It shouldn’t come as a surprise that the waters of our planet are full of drugs. From prescription and over-the-counter ones, to antibiotics, caffeine, and even illegal drugs. A recent study, which the journal Science of the Total Environment recently published, proves just how dangerous these illicit substances can be for aquatic life. For example, some researchers in Italy have recently found that cocaine in water can even make eels hyperactive and trigger some serious side effects. The biggest problem here is that European eels are already endangered. Factors like overfishing, pollution or habitat-loss make their numbers decrease quicker than ever.

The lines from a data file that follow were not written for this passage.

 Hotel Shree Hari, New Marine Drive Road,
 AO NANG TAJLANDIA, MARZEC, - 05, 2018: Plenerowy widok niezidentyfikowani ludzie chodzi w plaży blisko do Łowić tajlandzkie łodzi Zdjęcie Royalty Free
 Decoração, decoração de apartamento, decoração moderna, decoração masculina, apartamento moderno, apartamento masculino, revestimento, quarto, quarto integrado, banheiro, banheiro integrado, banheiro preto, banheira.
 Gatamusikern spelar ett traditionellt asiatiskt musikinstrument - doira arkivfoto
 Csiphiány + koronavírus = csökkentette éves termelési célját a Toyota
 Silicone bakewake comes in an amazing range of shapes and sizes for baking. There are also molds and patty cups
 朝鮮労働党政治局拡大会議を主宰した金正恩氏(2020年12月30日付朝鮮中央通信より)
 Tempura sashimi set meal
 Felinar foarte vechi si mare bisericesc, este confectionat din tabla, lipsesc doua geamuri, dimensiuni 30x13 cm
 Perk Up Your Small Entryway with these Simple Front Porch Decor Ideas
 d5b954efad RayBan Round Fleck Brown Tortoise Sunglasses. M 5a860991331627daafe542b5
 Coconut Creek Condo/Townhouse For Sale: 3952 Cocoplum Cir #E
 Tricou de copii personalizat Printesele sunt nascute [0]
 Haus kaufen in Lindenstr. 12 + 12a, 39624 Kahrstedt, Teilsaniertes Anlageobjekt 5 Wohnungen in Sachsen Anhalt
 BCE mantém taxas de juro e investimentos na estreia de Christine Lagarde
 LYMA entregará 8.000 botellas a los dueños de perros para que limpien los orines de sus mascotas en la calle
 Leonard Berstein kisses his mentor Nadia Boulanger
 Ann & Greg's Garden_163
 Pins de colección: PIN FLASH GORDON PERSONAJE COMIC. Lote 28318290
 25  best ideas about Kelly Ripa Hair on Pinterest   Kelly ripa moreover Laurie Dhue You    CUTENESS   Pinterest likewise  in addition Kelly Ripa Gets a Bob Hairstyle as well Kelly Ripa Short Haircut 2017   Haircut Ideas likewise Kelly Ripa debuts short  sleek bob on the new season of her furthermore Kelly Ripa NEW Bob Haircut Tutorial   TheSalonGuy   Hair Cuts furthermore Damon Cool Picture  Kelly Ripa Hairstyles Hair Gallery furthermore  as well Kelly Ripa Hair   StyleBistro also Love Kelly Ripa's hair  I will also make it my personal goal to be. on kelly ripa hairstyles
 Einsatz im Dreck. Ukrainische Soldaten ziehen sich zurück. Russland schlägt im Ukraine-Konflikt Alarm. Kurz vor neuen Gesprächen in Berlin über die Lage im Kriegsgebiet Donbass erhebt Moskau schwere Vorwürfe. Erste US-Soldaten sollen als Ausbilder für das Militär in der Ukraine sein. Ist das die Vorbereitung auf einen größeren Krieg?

In order to reach this result, the team of researchers split 150 European eels into many different tanks. Some tanks contained small quantities of cocaine, about the same concentration that also exists in the planet’s waters. Other tanks only contained tap water. They kept the eels in those tanks for 50 days. After that, they put the two groups of cocaine-exposed eels in clean tanks. One group for three days, while the other for ten. After this period, the eels were unfortunately killed and dissected for scientific purposes.
Cocaine in water also affects eels
During the experiment, the team of researchers noticed that these eels were swimming unusually fast. But on the outside, they seemed as healthy as the other eels. However, their insides were the most affected, it seems. The cocaine had accumulated in the eels’ muscles, skin, gills and brain. Their muscle fibers had begun breaking down.
There are a lot of way in which these illegal drugs can end up in the planet’s waters. Most of the times, they are flushed down the toilet or thrown in sinks. Also, they can end up in wastewater because our bodies excrete some of these substances. Apart from affecting aquatic life, these drugs in water can also affect people.